Today, nearly everyone acknowledges that our criminal justice system needs fixing, and politicians across the spectrum call for reducing prison sentences for low-level drug crimes and other nonviolent offenses. But this consensus glosses over the real challenges to ending mass incarceration. Even if we released everyone imprisoned for drugs tomorrow, the United States would still have 1.7 million people behind bars, and an incarceration rate four times that of many Western European nations.
Lighter sentences for non-violent offenders will not be enough to make the difference we need. We need to look at how we punish those convicted of violent crimes. 
We could cut sentences for violent crimes by half in most instances without significantly undermining deterrence or increasing the threat of repeat offending. Studies have found that longer sentences do not have appreciably greater deterrent effects; many serious crimes are committed by people under the influence of alcohol or drugs, who are not necessarily thinking of the consequences of their actions, and certainly are not affected by the difference between a 15-year and a 30-year sentence.
Legislators have unnecessarily burdened our judges by eliminating their ability to judge. a result of mandatory sentencing laws, judges often cannot make reasonable distinctions between drug kingpins and street-corner pawns. We ought to empower judges to recognize the difference, and to reduce punishment for run-of-the-mill offenders...
For sex offenders and their families, here is the meat and potatoes of this opinion piece:
Recidivism is also a serious obstacle to reform. Two-thirds of released prisoners are rearrested within three years, and half are reincarcerated. But many of the returns to prison are for conduct that violates technical parole requirements, but does not harm others. And much of the problem is that the scale and cost of prison construction have left limited resources for rehabilitation, making it difficult for offenders to find the employment that is necessary to staying straight. So we need to lock up fewer people on the front end as well as enhance reintegration and reduce collateral consequences that impede rehabilitation on the back end. [My emphasis.]
Sex offenders are not mentioned at all but, for those who study sex offender issues, the absence is big and loud. Sex offenders have an exceptionally low recidivism rate. Those who do return to prison are far more likely to return because of a parole violation that does not harm others.
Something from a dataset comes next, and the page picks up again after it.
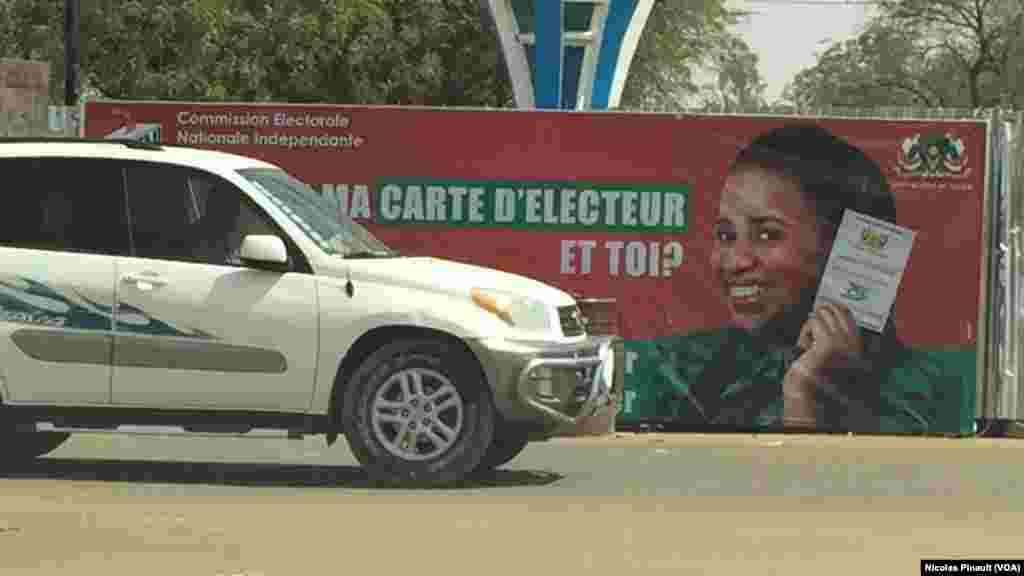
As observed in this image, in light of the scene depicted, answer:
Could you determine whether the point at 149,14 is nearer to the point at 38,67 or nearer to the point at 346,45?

An honest examination of prison overcrowding will acknowledge this.

Sunday, May 17, 2015

polygraphs serve law enforcement, not therapy

Registered sex offenders on parole, probation, or supervised release are regularly subjected to polygraph testing.
Under Pennsylvania law, polygraph results are not admissible at trial because of their unreliability. 
Despite that, the tests are now being used by probation officers across the state to supervise sex offenders.
“It’s really the gold standard,” said Allegheny County Common Pleas Judge Jill E. Rangos, who presides over sex offender court. “It is the most accurate way to gauge if treatment is working.”
"Accurate" is an odd word to use when talking about polygraphs. "Treatment" is an odd word to use when talking about probation officers supervising sex offenders.
The tests, advocates say, are designed to help guide an offender’s treatment, to ensure that the offender is following the rules of probation and to reduce recidivism.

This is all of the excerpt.